> _STATED TASK_
Format every line of the data below as a numbered list, dropping the blank lines.

* Begin DATA LISTING *

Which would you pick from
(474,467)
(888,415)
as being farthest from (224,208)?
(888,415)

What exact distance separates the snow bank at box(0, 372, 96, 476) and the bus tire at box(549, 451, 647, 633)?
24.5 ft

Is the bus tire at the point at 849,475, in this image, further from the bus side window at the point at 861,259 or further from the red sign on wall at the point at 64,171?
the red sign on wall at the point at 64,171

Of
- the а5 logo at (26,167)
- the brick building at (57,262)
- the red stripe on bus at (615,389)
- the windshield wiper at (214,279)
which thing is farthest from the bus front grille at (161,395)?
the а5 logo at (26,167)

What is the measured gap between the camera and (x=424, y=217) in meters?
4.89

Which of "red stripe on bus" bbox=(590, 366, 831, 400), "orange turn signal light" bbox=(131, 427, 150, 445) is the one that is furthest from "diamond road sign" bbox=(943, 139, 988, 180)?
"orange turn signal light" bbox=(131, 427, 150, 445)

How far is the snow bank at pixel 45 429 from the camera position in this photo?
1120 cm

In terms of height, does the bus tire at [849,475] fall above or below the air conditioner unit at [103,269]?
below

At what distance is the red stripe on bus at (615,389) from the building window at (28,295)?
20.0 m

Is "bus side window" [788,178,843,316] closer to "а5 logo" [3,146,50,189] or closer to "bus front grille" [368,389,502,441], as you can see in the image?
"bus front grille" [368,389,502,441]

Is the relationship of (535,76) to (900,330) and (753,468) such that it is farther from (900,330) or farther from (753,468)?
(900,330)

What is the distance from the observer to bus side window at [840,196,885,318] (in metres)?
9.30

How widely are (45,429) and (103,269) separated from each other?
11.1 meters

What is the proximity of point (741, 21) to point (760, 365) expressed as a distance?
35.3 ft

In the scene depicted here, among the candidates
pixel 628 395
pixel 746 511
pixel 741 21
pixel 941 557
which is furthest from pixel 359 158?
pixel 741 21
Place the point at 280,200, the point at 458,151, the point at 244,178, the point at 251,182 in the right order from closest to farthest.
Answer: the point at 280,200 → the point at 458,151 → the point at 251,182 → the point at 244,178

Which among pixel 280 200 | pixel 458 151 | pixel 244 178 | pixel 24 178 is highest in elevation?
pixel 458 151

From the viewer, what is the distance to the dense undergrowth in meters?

* End DATA LISTING *

> _FINISHED EXERCISE_
1. Which would you pick from
2. (474,467)
3. (888,415)
4. as being farthest from (224,208)?
5. (888,415)
6. What exact distance separates the snow bank at box(0, 372, 96, 476) and the bus tire at box(549, 451, 647, 633)?
7. 24.5 ft
8. Is the bus tire at the point at 849,475, in this image, further from the bus side window at the point at 861,259 or further from the red sign on wall at the point at 64,171?
9. the red sign on wall at the point at 64,171
10. Of
11. - the а5 logo at (26,167)
12. - the brick building at (57,262)
13. - the red stripe on bus at (615,389)
14. - the windshield wiper at (214,279)
15. which thing is farthest from the bus front grille at (161,395)?
16. the а5 logo at (26,167)
17. What is the measured gap between the camera and (x=424, y=217) in meters?
18. 4.89
19. Which of "red stripe on bus" bbox=(590, 366, 831, 400), "orange turn signal light" bbox=(131, 427, 150, 445) is the one that is furthest from "diamond road sign" bbox=(943, 139, 988, 180)?
20. "orange turn signal light" bbox=(131, 427, 150, 445)
21. How far is the snow bank at pixel 45 429 from the camera position in this photo?
22. 1120 cm
23. In terms of height, does the bus tire at [849,475] fall above or below the air conditioner unit at [103,269]?
24. below
25. At what distance is the red stripe on bus at (615,389) from the building window at (28,295)?
26. 20.0 m
27. Is "bus side window" [788,178,843,316] closer to "а5 logo" [3,146,50,189] or closer to "bus front grille" [368,389,502,441], as you can see in the image?
28. "bus front grille" [368,389,502,441]
29. Is the relationship of (535,76) to (900,330) and (753,468) such that it is farther from (900,330) or farther from (753,468)?
30. (900,330)
31. What is the distance from the observer to bus side window at [840,196,885,318] (in metres)?
32. 9.30
33. How widely are (45,429) and (103,269) separated from each other?
34. 11.1 meters
35. What is the proximity of point (741, 21) to point (760, 365) expressed as a distance?
36. 35.3 ft
37. In the scene depicted here, among the candidates
38. pixel 628 395
39. pixel 746 511
40. pixel 741 21
41. pixel 941 557
42. which is furthest from pixel 359 158?
43. pixel 741 21
44. Place the point at 280,200, the point at 458,151, the point at 244,178, the point at 251,182 in the right order from closest to farthest.
45. Answer: the point at 280,200 → the point at 458,151 → the point at 251,182 → the point at 244,178
46. Which among pixel 280 200 | pixel 458 151 | pixel 244 178 | pixel 24 178 is highest in elevation?
47. pixel 458 151
48. From the viewer, what is the distance to the dense undergrowth in meters?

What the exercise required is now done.